Nettan haussa les épaules.
— Je ne sais pas. Je me souviens de ma propre adolescence. L’humeur change facilement. C’était peut-être aussi parce que Johan avait déménagé.
— Johan ?
— Oui, mon copain. Il a vécu ici quelque temps. Mais Minna et lui ne se sont jamais entendus.
— Il a déménagé quand ?
— Je ne sais plus. Six mois peut-être avant la disparition de Minna.
— Est-ce que la police l’a interrogé ?
Nettan haussa les épaules de nouveau.
— La police a interrogé plusieurs de mes anciens copains. Ça a été un peu chaotique par moments.
— Est-ce que l’un d’eux s’était montré menaçant ou violent envers Minna ?
Erica ravala l’énervement qui bouillonnait en elle. Elle avait certaines connaissances sur les victimes de violences et leurs réactions. Et, après ce que Lucas avait fait subir à Anna, elle savait que la volonté d’un individu peut être réduite à néant par la peur.
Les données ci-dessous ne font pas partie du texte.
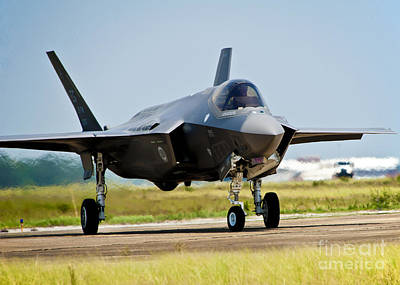 An F-35 Lightning II Taxiing At Eglin Poster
Mais comment pouvait-on exposer un enfant à ça ? Comment l’instinct maternel pouvait-il s’émousser au point de laisser quelqu’un blesser son enfant, que ce soit psychiquement ou physiquement ? Elle ne le comprenait pas. Un instant, elle pensa à Louise, seule et enchaînée dans la cave de la maison des Kowalski. C’était le même processus, mais en pire.
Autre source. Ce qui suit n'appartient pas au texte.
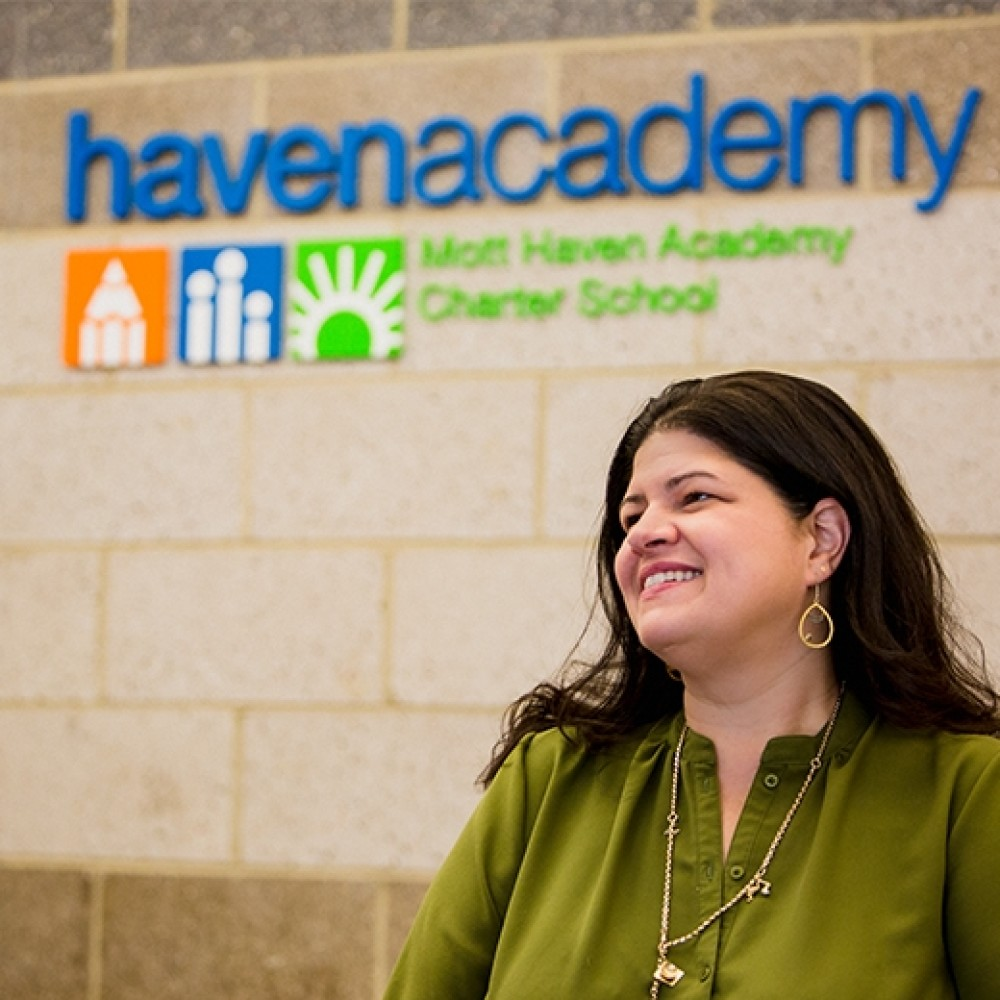 Mott Haven Academy Charter School. Jessica Nauiokas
— Eh ben, je suppose, oui, ça pouvait arriver. Mais Johan ne la frappait pas, simplement ils n’arrêtaient pas de se crier dessus. Je crois qu’elle a été soulagée quand il est parti. Un jour, il a pris ses cliques et ses claques et il s’est tiré. On n’a plus jamais entendu parler de lui.
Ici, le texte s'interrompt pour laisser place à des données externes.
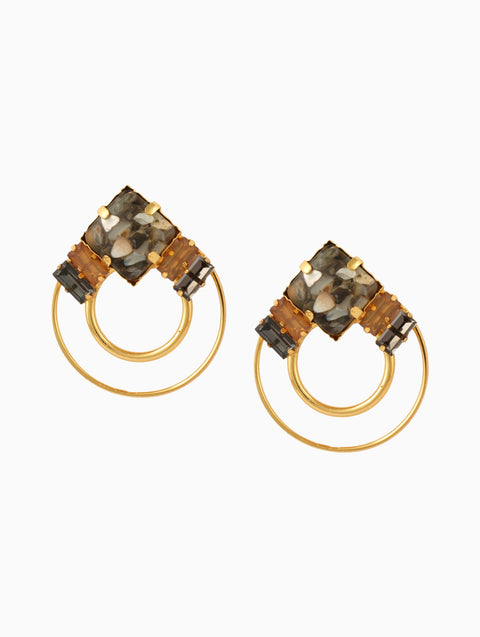 Chic Therapy - Grey Double Stone Hoops - INDIASPOPUP.COM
— À quel moment avez-vous compris qu’elle n’était pas chez une copine ?
— Ça ne lui était jamais arrivé de rester absente plus d’un jour ou deux. Alors comme elle n’était toujours pas revenue, et qu’elle ne répondait pas sur son portable, j’ai appelé toutes ses copines. Personne n’avait eu de ses nouvelles depuis trois jours, et…
Erica serra les dents. Comment pouvait-on attendre trois jours avant de réagir à l’absence d’une gamine de quatorze ans ? Pour sa part, elle avait l’intention de surveiller ses enfants de près quand ils atteindraient l’adolescence. Jamais elle ne les laisserait partir sans savoir où ils allaient et avec qui.
— La police ne m’a pas prise au sérieux au début, poursuivit Nettan. Ils connaissaient Minna, elle a eu certains… problèmes, ils ne voulaient même pas enregistrer ma déposition.
— Quand ont-ils compris qu’il y avait un souci ?
— Au bout de vingt-quatre heures. Puis ils ont trouvé cette dame qui avait vu Minna monter dans une voiture. Enfin quoi, avec ces autres filles qui avaient disparu, ils auraient dû comprendre ! Mon frère trouve que je devrais porter plainte contre la police. Il dit que si ça avait été un enfant de riches, comme l’une des autres, ils auraient donné l’alerte tout de suite. Alors que des gens comme nous, on ne nous écoute pas. Ce n’est pas juste.
Nettan baissa les yeux et se mit à tirer sur les bouloches de son tricot.
Erica reconsidéra ses opinions. C’était intéressant de noter que Nettan qualifiait les autres filles de riches. En réalité, elles étaient plutôt de condition moyenne, mais les différences de classe sont parfois assez relatives. Quant à elle, elle était venue ici avec un tas d’idées préconçues, qui s’étaient renforcées dès qu’elle avait mis un pied dans l’appartement. De quel droit faisait-elle des reproches à Nettan ? Elle ignorait tout des circonstances qui avaient façonné sa vie.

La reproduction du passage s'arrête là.